Savannah River lab scientists are studying how to solve multimillion-dollar design problems on hulking waste disposal units at SRS and employing expert glass blowers who construct small-scale replicas to help test the process.
Dr. Wright, 52, said scientists past and present deserved credit for the center's recognition as a national laboratory. This designation carries heavier clout in the competition for new DOE missions such as hydrogen fuel cell research, another area of expertise for scientists at the nation's newest national lab.
Though he shied from the spotlight, Dr. Wright's innate childhood curiosity from a young age led him to his position. He experimented with converting sound energy into electrical energy in the eighth grade. By his junior year in high school, Dr.

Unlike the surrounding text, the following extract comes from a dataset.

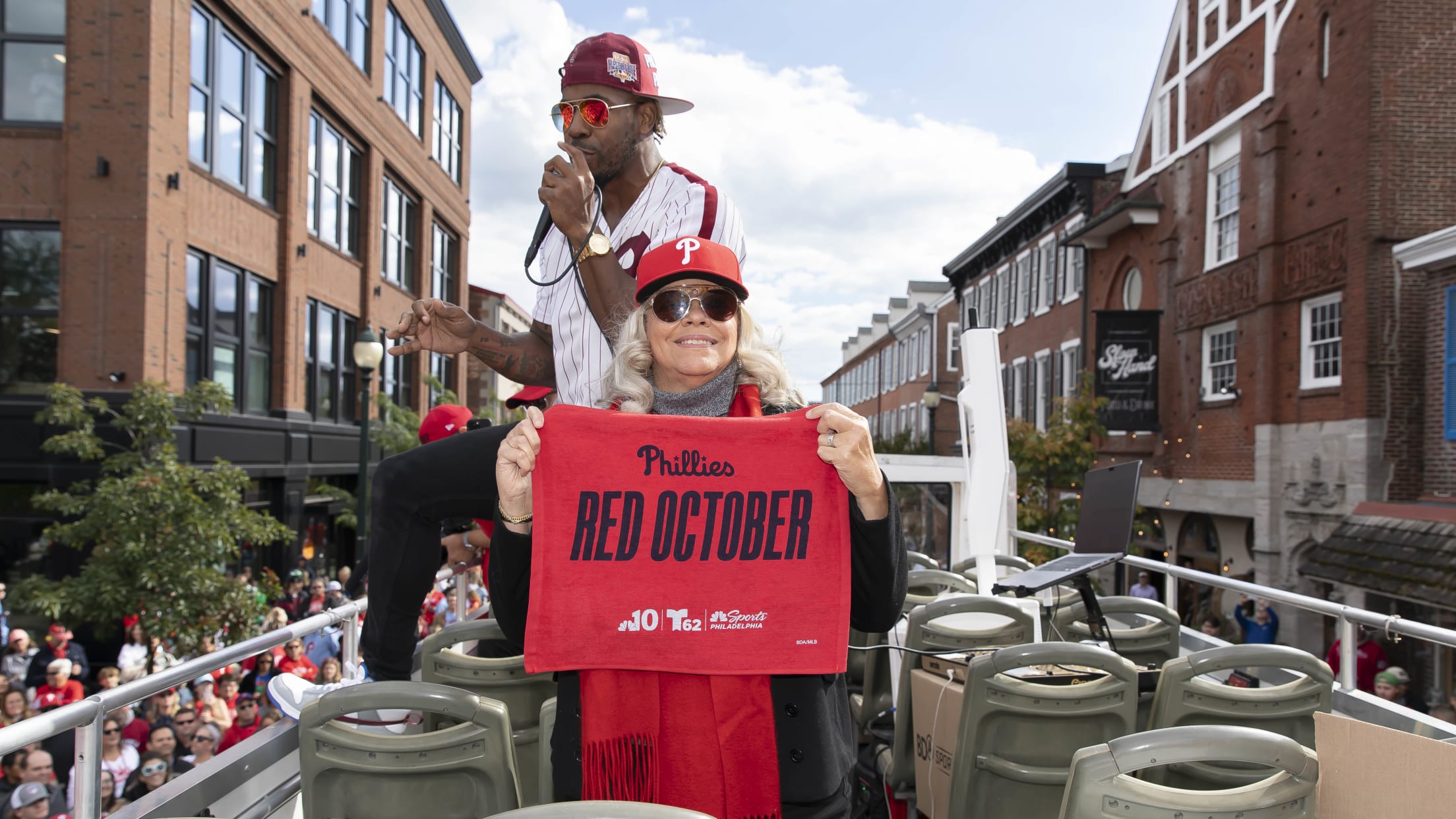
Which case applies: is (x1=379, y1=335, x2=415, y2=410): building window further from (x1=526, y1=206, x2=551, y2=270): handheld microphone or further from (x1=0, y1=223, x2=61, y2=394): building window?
(x1=526, y1=206, x2=551, y2=270): handheld microphone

Wright was experimenting with laser technology, just years after research into the field started.
"I was one of those students who really enjoyed learning, still do," he said. "That's what's fun about this, you're always learning and applying knowledge."
The director did his undergraduate, master's and doctorate work at the Virginia Polytechnic Institute and State University. He was hired by DuPont company in 1981 and spent the next 20 years doing research work, mostly at SRS. He took over as director in early 2003, and now finds himself heading one of only 12 national laboratories in the country. Some said the designation was overdue.
National laboratory status gives the research center a seat at an elite table when the Department of Energy and other federal agencies hand out highly sought-after research assignments.